• WHAT THE TASK REQUIRES: When the string "measured" is part of a line below, that line should be copied.
[DATA PROVIDED — start]
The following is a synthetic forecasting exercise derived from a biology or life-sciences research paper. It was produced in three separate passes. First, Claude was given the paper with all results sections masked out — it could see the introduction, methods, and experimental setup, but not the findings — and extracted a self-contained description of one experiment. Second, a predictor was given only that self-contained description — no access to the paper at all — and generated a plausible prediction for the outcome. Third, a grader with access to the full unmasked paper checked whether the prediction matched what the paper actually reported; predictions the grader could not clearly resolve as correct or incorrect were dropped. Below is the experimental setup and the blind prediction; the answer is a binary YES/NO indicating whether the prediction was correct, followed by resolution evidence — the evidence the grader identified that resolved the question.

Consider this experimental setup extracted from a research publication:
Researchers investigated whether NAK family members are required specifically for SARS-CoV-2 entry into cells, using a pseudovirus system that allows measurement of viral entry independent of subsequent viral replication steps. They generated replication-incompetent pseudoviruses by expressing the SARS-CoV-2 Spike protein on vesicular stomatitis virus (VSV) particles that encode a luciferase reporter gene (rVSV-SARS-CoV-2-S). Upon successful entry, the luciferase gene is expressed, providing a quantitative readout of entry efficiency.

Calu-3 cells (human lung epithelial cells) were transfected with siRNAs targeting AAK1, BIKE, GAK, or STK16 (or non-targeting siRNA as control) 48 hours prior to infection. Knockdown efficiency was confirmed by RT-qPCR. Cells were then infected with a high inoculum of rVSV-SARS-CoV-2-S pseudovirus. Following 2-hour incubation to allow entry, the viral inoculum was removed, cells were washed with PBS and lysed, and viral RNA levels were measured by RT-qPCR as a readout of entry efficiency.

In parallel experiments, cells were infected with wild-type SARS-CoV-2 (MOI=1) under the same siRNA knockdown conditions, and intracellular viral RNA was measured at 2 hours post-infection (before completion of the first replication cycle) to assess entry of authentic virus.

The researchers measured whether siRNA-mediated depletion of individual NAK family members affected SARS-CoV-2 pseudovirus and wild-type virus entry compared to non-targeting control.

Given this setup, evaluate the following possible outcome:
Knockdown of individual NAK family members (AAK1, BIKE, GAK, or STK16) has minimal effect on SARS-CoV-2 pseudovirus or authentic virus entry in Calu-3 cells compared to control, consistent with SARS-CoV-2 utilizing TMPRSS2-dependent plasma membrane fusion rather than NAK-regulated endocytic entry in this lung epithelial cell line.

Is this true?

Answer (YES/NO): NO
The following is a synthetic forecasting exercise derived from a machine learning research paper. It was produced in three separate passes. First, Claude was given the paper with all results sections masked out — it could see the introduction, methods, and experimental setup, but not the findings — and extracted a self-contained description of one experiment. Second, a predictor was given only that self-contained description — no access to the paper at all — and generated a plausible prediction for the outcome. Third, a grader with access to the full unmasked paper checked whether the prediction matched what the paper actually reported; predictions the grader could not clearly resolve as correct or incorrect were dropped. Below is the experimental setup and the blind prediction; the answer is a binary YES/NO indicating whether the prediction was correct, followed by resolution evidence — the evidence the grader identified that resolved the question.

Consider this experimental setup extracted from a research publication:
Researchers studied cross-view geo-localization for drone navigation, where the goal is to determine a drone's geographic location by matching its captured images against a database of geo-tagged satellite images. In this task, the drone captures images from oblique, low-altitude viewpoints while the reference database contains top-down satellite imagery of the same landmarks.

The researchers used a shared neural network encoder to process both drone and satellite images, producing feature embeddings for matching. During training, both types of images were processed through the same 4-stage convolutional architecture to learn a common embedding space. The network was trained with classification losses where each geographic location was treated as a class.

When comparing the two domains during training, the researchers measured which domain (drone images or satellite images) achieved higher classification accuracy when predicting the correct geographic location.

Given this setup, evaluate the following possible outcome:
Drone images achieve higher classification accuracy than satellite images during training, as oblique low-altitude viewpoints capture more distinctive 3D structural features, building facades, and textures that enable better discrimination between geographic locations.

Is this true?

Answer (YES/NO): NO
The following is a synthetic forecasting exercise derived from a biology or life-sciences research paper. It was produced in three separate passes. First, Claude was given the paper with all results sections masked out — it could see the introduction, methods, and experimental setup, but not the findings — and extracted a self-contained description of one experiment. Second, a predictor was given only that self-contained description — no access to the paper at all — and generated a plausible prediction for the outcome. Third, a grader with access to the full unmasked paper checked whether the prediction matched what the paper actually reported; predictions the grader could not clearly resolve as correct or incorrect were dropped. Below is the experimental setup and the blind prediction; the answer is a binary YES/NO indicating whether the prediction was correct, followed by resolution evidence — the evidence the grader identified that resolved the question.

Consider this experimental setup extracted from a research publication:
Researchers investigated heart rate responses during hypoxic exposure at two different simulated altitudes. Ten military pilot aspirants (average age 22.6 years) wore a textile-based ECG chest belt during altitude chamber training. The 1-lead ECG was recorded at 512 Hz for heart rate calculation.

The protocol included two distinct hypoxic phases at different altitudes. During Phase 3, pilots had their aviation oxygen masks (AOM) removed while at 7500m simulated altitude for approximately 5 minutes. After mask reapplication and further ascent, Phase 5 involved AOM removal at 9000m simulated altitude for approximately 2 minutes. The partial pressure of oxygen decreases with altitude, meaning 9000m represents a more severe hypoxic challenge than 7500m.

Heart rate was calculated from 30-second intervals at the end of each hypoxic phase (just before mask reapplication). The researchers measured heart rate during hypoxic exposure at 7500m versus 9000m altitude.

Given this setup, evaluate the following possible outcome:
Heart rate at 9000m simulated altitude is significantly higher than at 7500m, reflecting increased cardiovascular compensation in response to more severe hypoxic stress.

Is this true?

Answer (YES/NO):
[DATA PROVIDED — finish]
• RESPONSE BELOW:
Calu-3 cells (human lung epithelial cells) were transfected with siRNAs targeting AAK1, BIKE, GAK, or STK16 (or non-targeting siRNA as control) 48 hours prior to infection. Knockdown efficiency was confirmed by RT-qPCR. Cells were then infected with a high inoculum of rVSV-SARS-CoV-2-S pseudovirus. Following 2-hour incubation to allow entry, the viral inoculum was removed, cells were washed with PBS and lysed, and viral RNA levels were measured by RT-qPCR as a readout of entry efficiency.
In parallel experiments, cells were infected with wild-type SARS-CoV-2 (MOI=1) under the same siRNA knockdown conditions, and intracellular viral RNA was measured at 2 hours post-infection (before completion of the first replication cycle) to assess entry of authentic virus.
The researchers measured whether siRNA-mediated depletion of individual NAK family members affected SARS-CoV-2 pseudovirus and wild-type virus entry compared to non-targeting control.
When comparing the two domains during training, the researchers measured which domain (drone images or satellite images) achieved higher classification accuracy when predicting the correct geographic location.
Heart rate was calculated from 30-second intervals at the end of each hypoxic phase (just before mask reapplication). The researchers measured heart rate during hypoxic exposure at 7500m versus 9000m altitude.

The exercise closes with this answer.